Im Rahmen der Aktion #mutmachen berichten Dorli Muhr und ihre Mitarbeiter über Menschen aus der Branche, die dieser Tage mit ihren Handlungen Zuversicht schenken.

Foto: Niklas Stadler

STANDARD: Trinken Sie ein Glas Wein zum Gespräch?

Dorli Muhr: Ich trinke Bier. Gerade habe ich mit meiner Tochter Anna zu Abend gegessen und gemeint, dass es für mich unmöglich ist, für mich allein eine Flasche Wein zu öffnen – weil es mir dann einfach nicht schmeckt.

STANDARD: Sie waren gleich zweimal in Quarantäne?

Muhr: Ja, ich hatte Veranstaltungen am 6. März in Lech am Arlberg. An dem Tag, als ich wieder raus durfte, landete meine Tochter in München. Sie musste ihr Auslandssemester in Kanada abbrechen und schaffte es gerade noch in einen Lufthansa-Flug.

Dorli Muhrs Tochter Anna musste ihr Auslandssemester in Kanada abbrechen. Inzwischen sind sie beide auf ihrem Weingut in Prellenkirchen.
Foto: Weingut Dorli Muhr

STANDARD: Und Sie sind Anfang März von Wien nach Prellenkirchen gezogen?

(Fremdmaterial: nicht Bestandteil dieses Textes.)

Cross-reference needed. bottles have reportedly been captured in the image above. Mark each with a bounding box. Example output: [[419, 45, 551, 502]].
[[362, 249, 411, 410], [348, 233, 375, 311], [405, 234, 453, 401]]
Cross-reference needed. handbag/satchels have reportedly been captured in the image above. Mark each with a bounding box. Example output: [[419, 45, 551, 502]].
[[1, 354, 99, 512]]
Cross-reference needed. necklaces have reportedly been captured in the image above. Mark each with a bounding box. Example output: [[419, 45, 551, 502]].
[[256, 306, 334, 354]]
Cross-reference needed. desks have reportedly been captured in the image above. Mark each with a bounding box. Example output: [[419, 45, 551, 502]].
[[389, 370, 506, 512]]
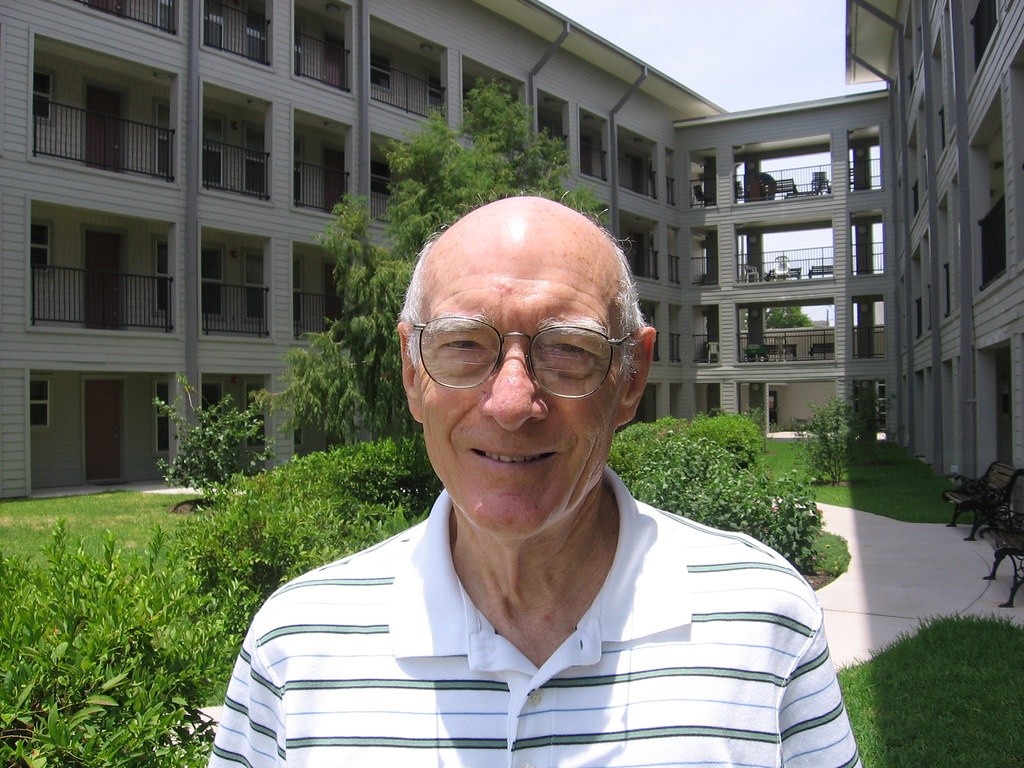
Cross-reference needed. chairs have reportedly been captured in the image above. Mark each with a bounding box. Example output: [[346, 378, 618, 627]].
[[745, 265, 759, 283], [706, 342, 719, 363], [694, 185, 711, 207]]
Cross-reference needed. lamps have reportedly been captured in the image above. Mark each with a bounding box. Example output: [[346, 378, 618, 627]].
[[327, 4, 340, 12], [421, 44, 433, 52]]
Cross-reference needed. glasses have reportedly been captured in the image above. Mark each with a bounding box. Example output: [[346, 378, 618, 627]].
[[412, 316, 643, 399]]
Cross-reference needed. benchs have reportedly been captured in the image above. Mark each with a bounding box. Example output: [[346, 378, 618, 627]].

Muhr: In Wien ist meine Agentur, in Prellenkirchen das Weingut. Ich habe das Haus hier mit der Idee gekauft, Degustationen und Abhofverkauf mit Blick auf den Spitzerberg machen zu können. Alles ist bereit, aber nun können keine Gäste kommen. Natürlich ist das alles sehr belastend.

STANDARD: Trotzdem haben Sie als Geschäftsführerin zweier kleiner Unternehmen schon in der ersten Quarantänewoche eine Aktion unter dem Namen #mutmachen gestartet.

Muhr: Es geschieht nichts, wenn man nichts tut. Man muss aktiv werden. Und zwar überlegt. Im Rahmen von #mutmachen berichten wir von Menschen, die mit ihren Aktionen Hoffnung nähren. Das reicht von den Reitbauers, die in ihrem Sternerestaurant Steirereck Essen für Helfer zubereiten, bis zu einem Spirituosenbrenner, der Alkohol für Desinfektionsmittel spendet. Ich bin auch ehrlich froh darüber, dass die Österreicher diese Maßnahmen so diszipliniert mittragen. Ich frage mich nur: Ist es den Leuten bewusst, verstehen sie es, warum es so wichtig ist, oder funktioniert es, weil es der Kanzler sagt? Trifft Nummer zwei zu, hege ich keine Hoffnung, dass sich auch nach Corona etwas verändern wird.

STANDARD: Dennoch sehen Sie die Dinge lieber positiv, nicht?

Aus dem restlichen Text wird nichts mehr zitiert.